TLDR:

AI governance is the set of policies, processes, and oversight mechanisms that organizations and governments use to ensure AI systems are developed and deployed responsibly. It spans organizational governance (board oversight, internal policies, risk management) and external regulation (the EU AI Act, sectoral regulations, voluntary frameworks).

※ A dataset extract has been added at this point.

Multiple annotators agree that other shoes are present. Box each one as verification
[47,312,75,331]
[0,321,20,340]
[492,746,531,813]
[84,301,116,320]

Organizational AI Governance Components

Mature organizational AI governance typically includes: an AI risk management framework (often based on NIST AI RMF or ISO/IEC 42001), board-level AI oversight committee with clear escalation paths, AI inventory and risk classification (mapping all AI systems against applicable risk categories), procurement and vendor management standards (third-party AI due diligence), employee training and acceptable use policies, model card requirements for all production AI, evaluation and monitoring infrastructure, incident response plans for AI failures, and external transparency reporting.

Standards and Frameworks

Key reference frameworks include: NIST AI Risk Management Framework (US, voluntary, comprehensive), ISO/IEC 42001 (international management system standard for AI), OECD AI Principles (high-level governance principles adopted by 40+ countries), the EU AI Act (binding regulation), the UK Pro-Innovation Approach (principles-based), and sector-specific guidance from financial regulators (Basel Committee, ECB), healthcare regulators (FDA, EMA), and labor authorities (EEOC AI hiring guidance).

Practical Implementation

For startups and enterprises, AI governance implementation typically proceeds in stages: first, establishing an AI inventory and assigning accountability for each system; second, classifying systems by risk and identifying applicable obligations; third, implementing technical and process controls proportionate to risk; fourth, building monitoring and reporting infrastructure. The investment scales with risk exposure—a company deploying generative AI for marketing has different obligations than one deploying AI in healthcare diagnosis or financial credit decisions. Boards increasingly expect quarterly AI governance reporting alongside cybersecurity and privacy reporting.